Evaluation of the relevance of the data

Your data has been identified, now it is time to evaluate it: establish whether it is worthy of being used to demonstrate your MD’s conformity.

The assessment is based on the relevance of the data, estimated according to criteria of methodological, scientific and especially clinical relevance. Several scoring systems are used to calculate a relevance score.

Data are evaluated according to their contribution to demonstrating security and performance (it is recommended that these two aspects are scored separately).

This estimate allows you to weight the data that will contribute to the demonstration of conformity.

Meet general requirements

The relevant clinical data is identified and weighed, what remains is to close the loop: proving that each applicable general requirement is met given the data.

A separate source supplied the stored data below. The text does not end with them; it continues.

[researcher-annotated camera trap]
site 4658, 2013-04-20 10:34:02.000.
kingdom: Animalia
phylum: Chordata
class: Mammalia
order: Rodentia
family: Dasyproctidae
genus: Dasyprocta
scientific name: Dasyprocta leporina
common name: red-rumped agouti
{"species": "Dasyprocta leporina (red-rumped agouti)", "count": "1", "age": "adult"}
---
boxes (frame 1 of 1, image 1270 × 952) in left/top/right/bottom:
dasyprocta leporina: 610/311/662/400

You need to consolidate the responses to the general requirements of the regulation already addressed in your technical documentation:

  • Demonstrating performance (general requirement 1)
  • Demonstrating security (requirements 1 and 2)
  • Management of risks (requirement 3)
  • Assessing the acceptability of adverse side effects (requirement 8)
  • Relevance of information provided (requirement 4)
  • Accountability of monitoring activities, for a post-CE marking evaluation (requirement 3)
  • And finally: evaluation of the acceptability of the benefit/risk ratio (requirements 1,2,3 and 8)

Conclusion

The results of your evaluation are recorded in a clinical evaluation report, a key part of your technical documentation.

But the clinical evaluation is not over yet: you will certainly have points to clarify, uncertainties to resolve … and the context will constantly evolve: technologies, uses, alternatives, consensus: everything is moving and the conclusions of your evaluations may only be valid for a few months!

This is the whole point of the post-market clinical follow-up (PMCF), a component of your PMS, covered in a specific Qualitiso article.